═════ 抜粋文

説明

伸び測定システムおよび方法

【課題】衝撃破壊のような高速引張試験に対応可能で、試験片の材料の種類や形状にも制約を受けることなく、比較的簡便に標点間の長さの変化を測定可能な非接触式の伸び測定システムを提供する。
【解決手段】伸び測定システム100は、引張試験用の試験片10の引張軸上の二つの標点位置にレーザ光を反射または散乱させる二個の微小突起物13,14を個々に配置する。レーザ変位計33,34で二個の微小突起物13,14の各々に照射して反射または散乱されたレーザ光を受光して各々の変位を測定する。測定された各々の変位から伸び算出部で標点間の長さを算出することで試験片10の伸びを測定する。

【発明の詳細な説明】
【技術分野】
【0001】
本発明は、試験片の伸びを測定する伸び測定システムに関し、特に、非接触に試験片の伸びを測定する伸び測定システムおよび方法に関する。

══════════

◆ **目的**: 抜粋文によると、伸び測定システム100では、二個の微小突起物13,14の各々の変位を何で測定しますか。 この後の資料は、上の抜粋文とは関係がありません。

═════ データ行

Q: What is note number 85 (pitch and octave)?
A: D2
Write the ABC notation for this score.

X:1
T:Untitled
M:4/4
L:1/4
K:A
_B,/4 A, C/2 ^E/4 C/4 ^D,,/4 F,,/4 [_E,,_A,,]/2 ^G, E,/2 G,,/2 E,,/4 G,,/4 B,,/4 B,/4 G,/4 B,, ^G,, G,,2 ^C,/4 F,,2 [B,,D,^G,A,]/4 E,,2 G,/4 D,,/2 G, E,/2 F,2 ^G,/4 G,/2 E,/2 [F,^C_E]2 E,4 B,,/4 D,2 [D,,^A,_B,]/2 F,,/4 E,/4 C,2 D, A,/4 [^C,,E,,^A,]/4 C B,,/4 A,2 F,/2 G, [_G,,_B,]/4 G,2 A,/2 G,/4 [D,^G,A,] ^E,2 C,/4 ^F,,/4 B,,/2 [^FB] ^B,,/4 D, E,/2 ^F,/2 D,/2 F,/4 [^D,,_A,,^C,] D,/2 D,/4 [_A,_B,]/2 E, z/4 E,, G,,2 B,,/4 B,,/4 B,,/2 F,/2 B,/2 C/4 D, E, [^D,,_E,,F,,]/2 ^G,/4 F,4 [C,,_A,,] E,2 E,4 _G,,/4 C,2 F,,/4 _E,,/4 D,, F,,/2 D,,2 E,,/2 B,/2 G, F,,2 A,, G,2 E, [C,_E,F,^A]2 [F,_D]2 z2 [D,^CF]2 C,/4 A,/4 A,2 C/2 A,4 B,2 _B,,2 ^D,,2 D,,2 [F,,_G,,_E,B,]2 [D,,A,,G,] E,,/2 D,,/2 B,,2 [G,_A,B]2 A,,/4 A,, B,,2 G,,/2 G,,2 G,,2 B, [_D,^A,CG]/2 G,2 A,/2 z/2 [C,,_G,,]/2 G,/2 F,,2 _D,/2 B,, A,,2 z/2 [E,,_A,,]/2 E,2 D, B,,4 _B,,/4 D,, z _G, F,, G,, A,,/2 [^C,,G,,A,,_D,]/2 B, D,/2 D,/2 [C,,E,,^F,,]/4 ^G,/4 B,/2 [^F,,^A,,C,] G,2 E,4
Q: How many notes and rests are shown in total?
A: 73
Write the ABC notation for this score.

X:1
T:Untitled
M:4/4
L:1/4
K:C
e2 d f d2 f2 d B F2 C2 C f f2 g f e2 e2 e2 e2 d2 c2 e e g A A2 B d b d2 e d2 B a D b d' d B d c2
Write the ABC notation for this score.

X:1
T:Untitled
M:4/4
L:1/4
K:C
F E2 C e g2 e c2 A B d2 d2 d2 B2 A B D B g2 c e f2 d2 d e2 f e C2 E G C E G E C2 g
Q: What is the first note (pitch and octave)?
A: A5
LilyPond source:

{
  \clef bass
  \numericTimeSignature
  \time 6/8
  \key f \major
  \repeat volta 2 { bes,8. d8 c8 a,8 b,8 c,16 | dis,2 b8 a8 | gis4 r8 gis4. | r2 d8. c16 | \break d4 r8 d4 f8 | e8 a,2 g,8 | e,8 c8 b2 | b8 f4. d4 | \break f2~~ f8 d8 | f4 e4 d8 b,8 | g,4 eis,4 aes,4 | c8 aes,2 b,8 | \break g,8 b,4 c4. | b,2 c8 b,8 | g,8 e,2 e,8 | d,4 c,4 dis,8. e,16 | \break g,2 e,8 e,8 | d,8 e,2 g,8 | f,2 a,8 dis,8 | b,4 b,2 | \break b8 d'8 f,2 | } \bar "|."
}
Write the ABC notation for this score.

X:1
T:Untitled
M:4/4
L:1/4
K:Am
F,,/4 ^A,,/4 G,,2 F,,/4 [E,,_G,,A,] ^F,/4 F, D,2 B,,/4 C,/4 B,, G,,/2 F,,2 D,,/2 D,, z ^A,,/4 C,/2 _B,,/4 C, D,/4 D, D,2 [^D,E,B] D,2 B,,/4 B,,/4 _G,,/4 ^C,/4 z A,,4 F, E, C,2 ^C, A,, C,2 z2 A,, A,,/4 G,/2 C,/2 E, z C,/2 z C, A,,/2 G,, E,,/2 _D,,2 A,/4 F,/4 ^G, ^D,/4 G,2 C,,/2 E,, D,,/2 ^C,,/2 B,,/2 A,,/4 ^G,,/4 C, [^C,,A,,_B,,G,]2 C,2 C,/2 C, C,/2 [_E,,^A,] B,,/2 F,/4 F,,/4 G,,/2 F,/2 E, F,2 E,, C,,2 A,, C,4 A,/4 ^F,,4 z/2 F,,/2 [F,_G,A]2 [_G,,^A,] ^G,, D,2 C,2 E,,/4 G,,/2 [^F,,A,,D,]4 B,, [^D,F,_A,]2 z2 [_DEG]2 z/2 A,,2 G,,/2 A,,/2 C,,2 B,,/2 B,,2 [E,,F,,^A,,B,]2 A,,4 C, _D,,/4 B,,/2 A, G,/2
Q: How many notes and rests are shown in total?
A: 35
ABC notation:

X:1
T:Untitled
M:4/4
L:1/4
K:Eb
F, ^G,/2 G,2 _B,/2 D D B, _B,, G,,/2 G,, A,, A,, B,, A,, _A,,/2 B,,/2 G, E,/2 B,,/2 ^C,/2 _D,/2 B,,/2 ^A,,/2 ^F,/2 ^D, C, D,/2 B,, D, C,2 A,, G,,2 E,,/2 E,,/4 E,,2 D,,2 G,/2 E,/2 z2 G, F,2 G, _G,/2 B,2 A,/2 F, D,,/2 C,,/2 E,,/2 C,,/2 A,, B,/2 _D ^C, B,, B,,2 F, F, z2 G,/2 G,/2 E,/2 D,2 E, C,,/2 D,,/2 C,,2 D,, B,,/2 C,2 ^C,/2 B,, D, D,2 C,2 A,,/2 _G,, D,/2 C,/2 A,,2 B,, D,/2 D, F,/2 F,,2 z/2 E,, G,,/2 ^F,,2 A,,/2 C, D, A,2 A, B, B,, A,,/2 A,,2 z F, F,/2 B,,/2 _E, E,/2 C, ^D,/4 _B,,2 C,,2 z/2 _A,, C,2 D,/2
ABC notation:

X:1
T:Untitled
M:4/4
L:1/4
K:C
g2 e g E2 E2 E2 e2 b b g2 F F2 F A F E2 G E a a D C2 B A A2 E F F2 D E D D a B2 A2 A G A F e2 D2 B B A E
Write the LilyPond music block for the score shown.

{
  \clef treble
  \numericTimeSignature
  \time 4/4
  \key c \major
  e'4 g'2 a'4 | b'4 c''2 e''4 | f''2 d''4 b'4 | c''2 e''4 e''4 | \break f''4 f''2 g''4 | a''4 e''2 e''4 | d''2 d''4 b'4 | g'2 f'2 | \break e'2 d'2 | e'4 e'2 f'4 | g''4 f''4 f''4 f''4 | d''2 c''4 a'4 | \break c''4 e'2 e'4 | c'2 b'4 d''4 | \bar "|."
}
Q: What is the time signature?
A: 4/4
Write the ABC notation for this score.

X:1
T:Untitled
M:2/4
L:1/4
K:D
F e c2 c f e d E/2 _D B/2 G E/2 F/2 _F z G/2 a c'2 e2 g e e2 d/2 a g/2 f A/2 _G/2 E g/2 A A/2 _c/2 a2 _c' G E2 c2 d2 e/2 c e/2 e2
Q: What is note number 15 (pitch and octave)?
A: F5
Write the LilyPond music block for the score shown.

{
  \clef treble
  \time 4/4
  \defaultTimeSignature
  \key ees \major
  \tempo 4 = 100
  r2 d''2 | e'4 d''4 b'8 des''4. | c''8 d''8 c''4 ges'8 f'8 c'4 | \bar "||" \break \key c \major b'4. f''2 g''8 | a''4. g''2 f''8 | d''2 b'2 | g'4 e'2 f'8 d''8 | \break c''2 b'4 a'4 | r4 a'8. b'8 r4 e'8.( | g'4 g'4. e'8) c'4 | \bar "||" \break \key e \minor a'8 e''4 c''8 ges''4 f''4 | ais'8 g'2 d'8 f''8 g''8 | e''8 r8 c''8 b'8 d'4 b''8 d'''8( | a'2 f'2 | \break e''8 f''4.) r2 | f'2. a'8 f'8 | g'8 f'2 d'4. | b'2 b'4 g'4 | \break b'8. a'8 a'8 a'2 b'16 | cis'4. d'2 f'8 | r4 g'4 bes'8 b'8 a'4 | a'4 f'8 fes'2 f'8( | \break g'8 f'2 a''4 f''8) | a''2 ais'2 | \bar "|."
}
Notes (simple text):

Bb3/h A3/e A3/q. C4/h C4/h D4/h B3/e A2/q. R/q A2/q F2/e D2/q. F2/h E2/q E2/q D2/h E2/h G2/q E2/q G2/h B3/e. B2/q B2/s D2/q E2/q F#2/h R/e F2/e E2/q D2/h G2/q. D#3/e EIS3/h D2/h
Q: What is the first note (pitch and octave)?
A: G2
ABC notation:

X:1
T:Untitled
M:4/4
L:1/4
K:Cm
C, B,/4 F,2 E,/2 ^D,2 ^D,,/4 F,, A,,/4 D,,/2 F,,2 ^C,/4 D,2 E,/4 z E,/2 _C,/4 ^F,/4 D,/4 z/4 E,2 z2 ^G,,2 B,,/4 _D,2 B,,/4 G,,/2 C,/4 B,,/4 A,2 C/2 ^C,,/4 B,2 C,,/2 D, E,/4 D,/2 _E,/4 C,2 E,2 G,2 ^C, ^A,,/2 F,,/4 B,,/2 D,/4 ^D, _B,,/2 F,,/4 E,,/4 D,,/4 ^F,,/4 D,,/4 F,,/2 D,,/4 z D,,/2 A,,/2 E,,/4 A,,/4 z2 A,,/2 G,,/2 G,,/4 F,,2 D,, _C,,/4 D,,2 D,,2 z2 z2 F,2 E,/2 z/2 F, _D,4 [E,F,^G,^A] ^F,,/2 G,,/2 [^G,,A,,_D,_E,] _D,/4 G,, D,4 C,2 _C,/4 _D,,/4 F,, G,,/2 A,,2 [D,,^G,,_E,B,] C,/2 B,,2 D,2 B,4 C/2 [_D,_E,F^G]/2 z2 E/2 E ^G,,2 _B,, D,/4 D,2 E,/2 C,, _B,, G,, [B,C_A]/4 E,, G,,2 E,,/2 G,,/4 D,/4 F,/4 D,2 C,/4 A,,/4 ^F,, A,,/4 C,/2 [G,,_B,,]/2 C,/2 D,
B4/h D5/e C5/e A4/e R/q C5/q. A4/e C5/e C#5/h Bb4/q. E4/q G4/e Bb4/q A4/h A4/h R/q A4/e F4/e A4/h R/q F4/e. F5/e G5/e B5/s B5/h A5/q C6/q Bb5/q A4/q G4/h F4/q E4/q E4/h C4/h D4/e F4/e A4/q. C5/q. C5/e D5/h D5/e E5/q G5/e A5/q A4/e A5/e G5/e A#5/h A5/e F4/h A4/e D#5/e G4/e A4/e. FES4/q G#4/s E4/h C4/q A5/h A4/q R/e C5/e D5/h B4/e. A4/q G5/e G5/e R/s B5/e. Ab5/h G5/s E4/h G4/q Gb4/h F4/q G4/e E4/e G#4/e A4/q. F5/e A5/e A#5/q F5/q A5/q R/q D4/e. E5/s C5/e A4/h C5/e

══════════

◆ **記述解答**: レーザ変位計33,34で測定します。